━━━ GIVEN PASSAGE ━━━

It’s a great relief to step out of my comfort zone and live in a place for six weeks without having to worry about how people react to me,” said Mr. Higgins, whose work from Ethiopia is on display beginning this month at the Skoto Gallery in New York. “I think the problem we have as artists in America is pretty soon you can get locked into a paradigm that inhibits your creative expansion. One gains a cognitive freedom when you embrace the understanding that the world is much larger than your immediate reality. When I travel to Ethiopia or Africa I’m not in search of something exotic, I’m in search of reflections of myself. In Ethiopia, I’m no longer in a society where I am a minority. I am the majority.”

Mr. Higgins, a former staff photographer for The New York Times, has published several collections, including “Feeling the Spirit: Searching the World for the People of Africa.”

You would never travel to Africa if you listened to the news,” Mr. Higgins said. “I wanted people who couldn’t travel to get a feel from the book of what people are like elsewhere to expand horizons and perspectives.”

He first went to Ethiopia in 1973, prompted by news that African heads of state were gathering for an Organization of African Unity meeting in Addis Ababa. On that trip, he met and photographed the emperor of Ethiopia, Haile Selassie, and other heads of state. Taken by the calm sense of self he found among the Ethiopian people, he returned the following year to see other parts of the country.

“What I felt amazed me,” said Mr. Higgins, 68. “Ethiopians are a very proud people. Due to their isolation and history, other people are less important to them than they are to themselves. This sense of certainty is how they manage their lives.

Ethiopia is the only African nation that defeated an invading European army and maintained its independence. Ethiopians refer to their country as “The Land of Our Fathers,” and the fight to maintain it pumps the blood in their hearts.

“Their sense of pride is reinforced by their history, culture and environment,” Mr. Higgins said. “That’s not to say there aren’t problems, but there’s still a sense of awareness the people have among themselves and their culture. They live without being insecure about what they don’t know or what other people have that could rob them of who they are.

Those who live in the northern part of the country are highlanders, residing on mountains that rise 6,000 to 12,000 feet above sea level. Many Christians, Hebrews and Muslims have a monastic way of life and believe the only way to get close to God is to eliminate worldly distractions. Some Christian monasteries are atop mountains or on island lakes. There is a sense that the subterranean world is a type of spiritual cocoon.

━━━ DATA EXCERPT ━━━

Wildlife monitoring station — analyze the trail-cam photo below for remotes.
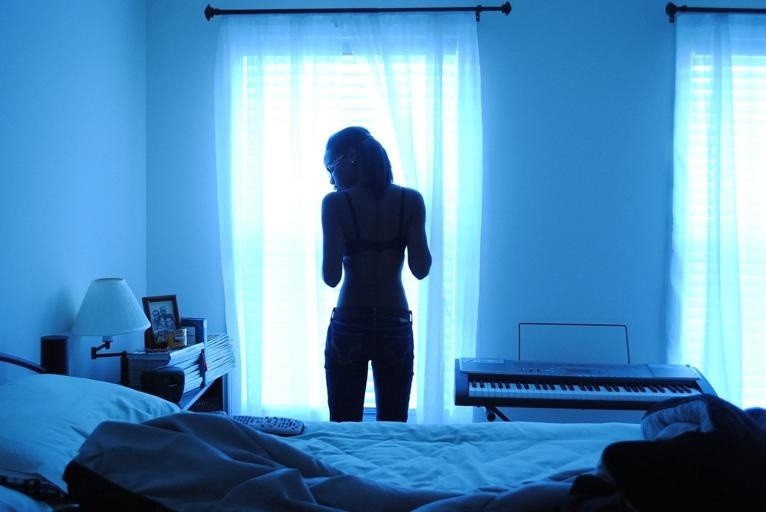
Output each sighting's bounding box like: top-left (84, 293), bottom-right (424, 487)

━━━

• **WRITTEN TASK 1**:
Could you print the passage on Mr. Higgins in Ethiopia, word for word, from "You would never" to "manage their lives."?
• **WRITTEN TASK 2**:
Would you carry on the passage on Mr. Higgins in Ethiopia from its final sentence?

• **RIGHT ANSWER 1**:
You would never travel to Africa if you listened to the news,” Mr. Higgins said. “I wanted people who couldn’t travel to get a feel from the book of what people are like elsewhere to expand horizons and perspectives.”

He first went to Ethiopia in 1973, prompted by news that African heads of state were gathering for an Organization of African Unity meeting in Addis Ababa. On that trip, he met and photographed the emperor of Ethiopia, Haile Selassie, and other heads of state. Taken by the calm sense of self he found among the Ethiopian people, he returned the following year to see other parts of the country.

“What I felt amazed me,” said Mr. Higgins, 68. “Ethiopians are a very proud people. Due to their isolation and history, other people are less important to them than they are to themselves. This sense of certainty is how they manage their lives.

• **RIGHT ANSWER 2**:
In Ethiopia, church starts around 4 a.m. and ends at sunrise. This country is where Ethiopia’s Orthodox Christians believe the Ark of Covenant resides, and ruins from the time of Sheba, who is mentioned in the Bible, are found there.

The spirit and culture of the people in Ethiopia run deep, Mr. Higgins says. When visiting, he does not stay in the capital, preferring the remoteness of the country, which has layers of ancient beliefs, traditions and culture, all with a unique ancient personality.

It has taken me decades to get closer to the people and the culture,” he said. “I know I’m an outsider. As I learn more, I dive deeper in this water. I feel like our society is not as well grounded. We get our reference points from artificiality. Most of us are far removed from a sense of being connected to nature.”

That sensation can be intense, especially at night.

The stars are right on top of you at night,” he said. “Only in Ethiopia do you feel you can reach up and touch the floor of heaven. Parts of it look like the Grand Canyon. Other parts are up in the clouds.

Mr. Higgins’s exhibition at the Skoto Gallery, which runs from May 21 through June 20, is titled “Zéma,” which means melody. The exhibit includes landscapes, portraits and abstract imagery honoring ancestral spirits along the Blue Nile River.

“It’s my melody, my love song to Ethiopia. Obviously for me to go back for so many years, using my own money, I must be in love,” Mr. Higgins said, laughing. “I’ve never had an Ethiopian girlfriend, but I’m in love with the place. I share their love for their people, their culture and their history and for their present and future.”